La novela Desafío al destino es una historia romántica, los protagonistas son Jenifer Quintana y Luciano Salas

Capítulo 1 Otra vez tú

  • Mi mejor amiga me había embriagado. En mi estado de ebriedad, tropecé y me tambaleé cuando dejé que me llevara a casa. Sentí que no nos habíamos demorado mucho en llegar, quizá fue debido a mi estado de ebriedad. Me di la vuelta y me acurruqué en las mantas mientras murmuraba:
  • —Me duele la cabeza…
  • En medio de mi confusión, sentí, sin lugar a duda, que unos dedos delgados me rozaban el cuerpo antes de desabotonar la blusa.
  • —Ya basta, Sabrina…
  • Mi voz se oyó apagada, ya que había enterrado la cabeza en las suaves mantas. Sin embargo, los dedos no se detuvieron. De hecho, incluso bajaron hasta mi cintura. Tras unos segundos de jugueteo, oí el tintineo de la hebilla de mi cinturón antes de que una ráfaga de aire frío circulara por la parte inferior de mi cuerpo.
  • En ese estado de ebriedad, no me importaba que mi mejor amiga me viera desnuda. Aun así, Sabrina se estaba pasando de la raya. Antes de que pudiera decir algo, sentí de repente un terrible dolor que venía de cierta parte de mi cuerpo. Era como si algo se estuviera rasgando dentro de mí, y me desgarraba. De hecho, el dolor era tan intenso que comencé a llorar.
  • El estado de ebriedad se me pasó al instante, giré la cabeza para mirar detrás de mí y abrí los ojos de par en par ante lo que vi. Al contrario de lo que esperaba, no era Sabrina quien estaba de pie junto a la cama. Era un hombre alto y bien fornido. De espaldas a él, le resultó fácil apuntar y empujar hacia delante. ¡Zas! Todo mi cuerpo se estremeció.
  • —¿Qué estás haciendo? —grité.
  • Luego, me escabullí hacia delante tan rápido como pude y me escondí bajo las mantas. El dolor punzante que provenía de la parte inferior de mi cuerpo me dijo lo que necesitaba saber: ya no era virgen.
  • Sin embargo, el hombre no tenía miedo para nada. Por el contrario, su mirada se ensombreció y dijo entre dientes:
  • —Jenifer, ¿no es esto lo que querías?
  • ¿Eh? ¿Me conocía? Lo examiné con atención, observando los rasgos duros de su rostro y los ojos profundos y oscuros. Tenía su cuerpo envuelto con una toalla que dejaba al descubierto el resto de su piel suave y tersa, mientras presumía sus abdominales bien definidos. Espera un momento… Cuando por fin me di cuenta de quién era, grité a todo pulmón:
  • —¡Luciano Salas! ¿Qué demonios estás haciendo en mi casa?
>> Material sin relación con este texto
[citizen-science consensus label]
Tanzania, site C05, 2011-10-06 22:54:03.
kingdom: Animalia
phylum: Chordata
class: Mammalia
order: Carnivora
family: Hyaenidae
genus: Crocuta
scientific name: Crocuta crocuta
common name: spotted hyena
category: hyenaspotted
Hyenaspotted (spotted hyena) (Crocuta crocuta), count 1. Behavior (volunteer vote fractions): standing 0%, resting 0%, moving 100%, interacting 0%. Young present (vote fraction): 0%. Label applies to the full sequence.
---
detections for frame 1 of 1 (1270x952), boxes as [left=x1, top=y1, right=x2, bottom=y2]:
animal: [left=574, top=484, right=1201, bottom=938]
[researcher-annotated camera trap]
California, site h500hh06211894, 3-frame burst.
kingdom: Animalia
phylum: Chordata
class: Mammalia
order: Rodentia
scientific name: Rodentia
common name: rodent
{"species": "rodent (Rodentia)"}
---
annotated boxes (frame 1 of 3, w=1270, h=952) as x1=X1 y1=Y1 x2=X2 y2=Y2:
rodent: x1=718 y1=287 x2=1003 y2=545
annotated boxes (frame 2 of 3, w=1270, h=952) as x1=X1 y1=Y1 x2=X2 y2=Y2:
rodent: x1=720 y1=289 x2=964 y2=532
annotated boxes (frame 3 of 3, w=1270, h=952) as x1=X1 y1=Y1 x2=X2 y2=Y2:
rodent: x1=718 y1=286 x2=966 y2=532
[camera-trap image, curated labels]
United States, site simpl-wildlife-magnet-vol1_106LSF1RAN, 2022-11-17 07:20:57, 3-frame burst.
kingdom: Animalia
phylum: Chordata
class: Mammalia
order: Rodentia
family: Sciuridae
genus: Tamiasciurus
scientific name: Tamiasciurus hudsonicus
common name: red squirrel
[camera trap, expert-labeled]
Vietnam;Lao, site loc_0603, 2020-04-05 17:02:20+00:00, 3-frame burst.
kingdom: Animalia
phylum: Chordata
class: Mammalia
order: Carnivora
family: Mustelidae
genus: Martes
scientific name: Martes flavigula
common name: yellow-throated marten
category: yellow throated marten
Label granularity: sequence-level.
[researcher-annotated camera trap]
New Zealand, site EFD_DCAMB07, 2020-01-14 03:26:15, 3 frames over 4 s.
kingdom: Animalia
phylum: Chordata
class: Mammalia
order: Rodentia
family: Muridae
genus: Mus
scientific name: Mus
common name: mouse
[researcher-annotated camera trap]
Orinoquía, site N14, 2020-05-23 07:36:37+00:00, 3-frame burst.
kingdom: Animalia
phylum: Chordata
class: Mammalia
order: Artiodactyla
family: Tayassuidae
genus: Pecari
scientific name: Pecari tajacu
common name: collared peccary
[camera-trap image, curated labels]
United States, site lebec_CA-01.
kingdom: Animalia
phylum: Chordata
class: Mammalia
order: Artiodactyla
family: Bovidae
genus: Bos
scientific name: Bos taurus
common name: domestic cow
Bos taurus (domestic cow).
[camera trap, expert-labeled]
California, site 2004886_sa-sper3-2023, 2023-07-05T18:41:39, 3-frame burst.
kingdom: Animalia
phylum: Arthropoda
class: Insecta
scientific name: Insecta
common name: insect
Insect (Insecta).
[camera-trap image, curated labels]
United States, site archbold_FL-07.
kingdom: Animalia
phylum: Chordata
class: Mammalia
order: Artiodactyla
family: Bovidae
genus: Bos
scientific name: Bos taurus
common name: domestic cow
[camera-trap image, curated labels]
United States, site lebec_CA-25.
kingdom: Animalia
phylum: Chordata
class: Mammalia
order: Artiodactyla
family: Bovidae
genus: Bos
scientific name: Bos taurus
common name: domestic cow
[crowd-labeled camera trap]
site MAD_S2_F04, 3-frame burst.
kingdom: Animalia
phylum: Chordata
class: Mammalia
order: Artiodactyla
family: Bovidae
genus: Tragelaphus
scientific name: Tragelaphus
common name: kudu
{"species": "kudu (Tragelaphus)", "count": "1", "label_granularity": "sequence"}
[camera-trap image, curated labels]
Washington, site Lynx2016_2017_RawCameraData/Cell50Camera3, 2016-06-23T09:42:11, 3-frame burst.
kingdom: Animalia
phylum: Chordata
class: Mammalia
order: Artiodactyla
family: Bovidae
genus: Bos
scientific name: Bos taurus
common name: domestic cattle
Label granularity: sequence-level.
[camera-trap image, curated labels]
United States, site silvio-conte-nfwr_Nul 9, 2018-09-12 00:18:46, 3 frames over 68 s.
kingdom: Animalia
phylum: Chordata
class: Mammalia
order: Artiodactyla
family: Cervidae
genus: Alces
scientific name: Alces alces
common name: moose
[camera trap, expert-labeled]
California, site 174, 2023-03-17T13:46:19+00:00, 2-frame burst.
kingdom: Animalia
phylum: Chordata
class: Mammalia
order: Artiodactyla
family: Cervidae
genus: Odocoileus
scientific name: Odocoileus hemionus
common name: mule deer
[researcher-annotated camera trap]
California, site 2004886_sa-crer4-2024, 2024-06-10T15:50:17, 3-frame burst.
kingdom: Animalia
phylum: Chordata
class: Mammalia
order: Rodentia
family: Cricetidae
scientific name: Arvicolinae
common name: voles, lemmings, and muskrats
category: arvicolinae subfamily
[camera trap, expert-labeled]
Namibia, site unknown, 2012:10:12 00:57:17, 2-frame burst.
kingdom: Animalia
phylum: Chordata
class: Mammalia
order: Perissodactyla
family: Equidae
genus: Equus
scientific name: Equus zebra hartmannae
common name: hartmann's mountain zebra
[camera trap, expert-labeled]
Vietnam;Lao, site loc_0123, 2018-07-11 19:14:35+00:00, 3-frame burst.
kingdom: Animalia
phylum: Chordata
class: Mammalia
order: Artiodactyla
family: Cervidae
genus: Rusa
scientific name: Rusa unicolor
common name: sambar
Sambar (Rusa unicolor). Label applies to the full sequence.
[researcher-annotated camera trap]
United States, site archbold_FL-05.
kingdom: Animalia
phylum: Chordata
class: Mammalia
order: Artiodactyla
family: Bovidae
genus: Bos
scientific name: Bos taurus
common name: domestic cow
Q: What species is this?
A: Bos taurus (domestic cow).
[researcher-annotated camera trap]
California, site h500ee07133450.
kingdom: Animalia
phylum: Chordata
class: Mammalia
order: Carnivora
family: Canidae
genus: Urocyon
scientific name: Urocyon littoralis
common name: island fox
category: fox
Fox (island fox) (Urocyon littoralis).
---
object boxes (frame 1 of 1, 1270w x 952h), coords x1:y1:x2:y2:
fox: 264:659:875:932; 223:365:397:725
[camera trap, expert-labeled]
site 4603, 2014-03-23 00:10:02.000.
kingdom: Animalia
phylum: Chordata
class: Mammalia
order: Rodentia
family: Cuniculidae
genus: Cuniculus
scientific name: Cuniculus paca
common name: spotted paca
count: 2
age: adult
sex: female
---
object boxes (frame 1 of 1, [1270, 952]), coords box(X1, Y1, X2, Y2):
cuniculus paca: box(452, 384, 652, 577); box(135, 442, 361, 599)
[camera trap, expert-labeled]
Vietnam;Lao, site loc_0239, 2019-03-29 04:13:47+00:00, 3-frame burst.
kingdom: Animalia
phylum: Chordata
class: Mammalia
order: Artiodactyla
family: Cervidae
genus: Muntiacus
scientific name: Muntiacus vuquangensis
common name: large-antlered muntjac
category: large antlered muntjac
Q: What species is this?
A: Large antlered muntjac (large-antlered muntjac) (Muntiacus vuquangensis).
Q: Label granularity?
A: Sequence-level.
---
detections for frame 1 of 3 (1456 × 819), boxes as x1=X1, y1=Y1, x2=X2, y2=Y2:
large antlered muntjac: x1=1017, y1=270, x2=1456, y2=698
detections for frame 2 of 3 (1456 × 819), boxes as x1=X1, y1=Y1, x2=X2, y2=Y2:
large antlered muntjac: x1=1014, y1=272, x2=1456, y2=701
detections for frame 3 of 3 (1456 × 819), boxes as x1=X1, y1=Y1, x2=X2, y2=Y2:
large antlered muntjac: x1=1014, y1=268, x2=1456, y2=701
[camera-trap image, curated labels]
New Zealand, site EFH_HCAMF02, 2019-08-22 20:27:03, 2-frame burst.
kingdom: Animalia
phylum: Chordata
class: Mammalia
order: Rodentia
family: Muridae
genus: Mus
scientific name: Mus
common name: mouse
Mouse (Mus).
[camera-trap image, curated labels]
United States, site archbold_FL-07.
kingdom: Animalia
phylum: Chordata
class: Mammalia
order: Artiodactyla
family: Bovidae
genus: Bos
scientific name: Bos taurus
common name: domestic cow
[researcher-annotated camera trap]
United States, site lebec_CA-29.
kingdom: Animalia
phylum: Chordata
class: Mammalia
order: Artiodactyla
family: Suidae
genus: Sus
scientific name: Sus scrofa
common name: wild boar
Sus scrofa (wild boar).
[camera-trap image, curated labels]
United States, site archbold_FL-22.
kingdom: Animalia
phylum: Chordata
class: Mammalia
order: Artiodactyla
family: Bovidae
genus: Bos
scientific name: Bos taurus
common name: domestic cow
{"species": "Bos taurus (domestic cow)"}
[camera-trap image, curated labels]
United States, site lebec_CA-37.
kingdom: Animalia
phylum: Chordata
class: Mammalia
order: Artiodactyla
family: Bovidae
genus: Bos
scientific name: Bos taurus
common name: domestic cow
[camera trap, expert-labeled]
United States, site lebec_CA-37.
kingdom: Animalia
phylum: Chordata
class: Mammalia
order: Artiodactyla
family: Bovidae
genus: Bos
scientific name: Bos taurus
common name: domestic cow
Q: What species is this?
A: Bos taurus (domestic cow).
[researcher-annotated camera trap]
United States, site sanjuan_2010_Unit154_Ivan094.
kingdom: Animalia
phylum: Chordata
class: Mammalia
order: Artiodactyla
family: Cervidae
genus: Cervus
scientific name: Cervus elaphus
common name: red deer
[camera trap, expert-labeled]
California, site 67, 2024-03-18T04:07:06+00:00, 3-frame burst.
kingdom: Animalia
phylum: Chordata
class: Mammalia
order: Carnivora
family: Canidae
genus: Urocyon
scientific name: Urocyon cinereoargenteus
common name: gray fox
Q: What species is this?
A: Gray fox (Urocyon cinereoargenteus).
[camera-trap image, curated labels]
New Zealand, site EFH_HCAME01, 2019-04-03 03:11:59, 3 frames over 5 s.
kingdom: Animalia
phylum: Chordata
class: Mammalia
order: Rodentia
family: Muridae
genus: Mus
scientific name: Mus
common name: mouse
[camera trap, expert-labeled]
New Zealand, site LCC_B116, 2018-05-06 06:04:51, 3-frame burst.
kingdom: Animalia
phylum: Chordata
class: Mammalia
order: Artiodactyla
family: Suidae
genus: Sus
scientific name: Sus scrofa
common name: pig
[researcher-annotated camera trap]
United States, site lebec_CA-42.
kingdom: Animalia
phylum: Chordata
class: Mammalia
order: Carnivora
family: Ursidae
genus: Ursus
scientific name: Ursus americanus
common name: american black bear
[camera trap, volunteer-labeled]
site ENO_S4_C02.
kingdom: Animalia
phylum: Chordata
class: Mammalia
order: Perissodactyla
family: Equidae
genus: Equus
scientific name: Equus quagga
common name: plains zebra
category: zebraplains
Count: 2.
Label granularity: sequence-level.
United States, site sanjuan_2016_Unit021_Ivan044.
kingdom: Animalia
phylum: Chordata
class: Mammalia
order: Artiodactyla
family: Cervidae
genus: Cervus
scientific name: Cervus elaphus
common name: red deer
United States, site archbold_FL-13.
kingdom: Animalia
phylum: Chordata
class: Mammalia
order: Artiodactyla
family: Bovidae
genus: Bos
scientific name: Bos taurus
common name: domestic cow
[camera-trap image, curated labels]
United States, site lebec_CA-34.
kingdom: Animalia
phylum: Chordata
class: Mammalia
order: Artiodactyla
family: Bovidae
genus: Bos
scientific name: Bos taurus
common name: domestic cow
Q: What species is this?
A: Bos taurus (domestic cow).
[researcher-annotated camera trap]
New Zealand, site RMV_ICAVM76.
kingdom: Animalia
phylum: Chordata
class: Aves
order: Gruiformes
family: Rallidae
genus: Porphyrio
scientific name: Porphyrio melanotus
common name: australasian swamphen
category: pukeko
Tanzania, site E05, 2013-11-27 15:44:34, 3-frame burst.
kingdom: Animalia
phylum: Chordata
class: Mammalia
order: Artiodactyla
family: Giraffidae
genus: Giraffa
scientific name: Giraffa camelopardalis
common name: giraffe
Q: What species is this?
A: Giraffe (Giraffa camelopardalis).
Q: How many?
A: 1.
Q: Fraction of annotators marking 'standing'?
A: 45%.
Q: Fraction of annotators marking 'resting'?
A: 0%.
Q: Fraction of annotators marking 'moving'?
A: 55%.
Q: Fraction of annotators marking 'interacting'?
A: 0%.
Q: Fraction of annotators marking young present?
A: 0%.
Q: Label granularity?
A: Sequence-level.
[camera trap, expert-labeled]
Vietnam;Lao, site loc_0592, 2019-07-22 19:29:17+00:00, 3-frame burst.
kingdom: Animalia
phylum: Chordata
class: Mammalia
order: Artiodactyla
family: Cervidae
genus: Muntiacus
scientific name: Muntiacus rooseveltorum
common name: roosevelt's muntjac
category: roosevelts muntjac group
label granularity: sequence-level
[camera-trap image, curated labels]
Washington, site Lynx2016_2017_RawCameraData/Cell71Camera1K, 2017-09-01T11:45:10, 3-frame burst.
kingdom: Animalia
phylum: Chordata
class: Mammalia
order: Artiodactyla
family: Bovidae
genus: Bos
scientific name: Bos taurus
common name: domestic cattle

  • Era el hombre con quien tenía un acuerdo prenupcial, un acuerdo que se firmó cuando aún éramos muy jóvenes. Sin embargo, después de que la familia Quintana se declarara en quiebra, el acuerdo nunca se volvió a mencionar.
  • —¿«Tu» casa? ¿Estás segura de que esta es tu casa? —Luciano rio sin gracia. Mientras subía a la cama, alargó la mano para agarrarme el mentón con un chasquido de lengua—: Pf… Jenifer, de verdad eres una desvergonzada, ¿no? Incluso apareciste por tu propia voluntad ante mí para poder asociarte con la familia Salas.
  • Aparté su mano de un manotazo y le contesté furiosa:
  • —Luciano, ¿de qué demonios estás hablando? ¿Qué es esa tontería de que quiero asociarme con la familia Salas?
  • Un instante después, me di cuenta de lo que había dicho. Eché un vistazo rápido a la habitación antes de quedar estupefacta; no era mi casa; ¡era una suite de hotel!
  • —¿Qué…? ¿Qué sucede? —No podía entender lo que sucedía.
  • Antes, Sabrina me había dicho que me llevaría a casa, así que ¿por qué me llevó a un hotel? Sin embargo, cualquier explicación que se me ocurriera me parecía poco razonable y no era suficiente en ese momento. Además, era probable que Luciano se negara a escuchar lo que le dijera ya que él pensaba que yo lo hacía para congraciarme con su familia.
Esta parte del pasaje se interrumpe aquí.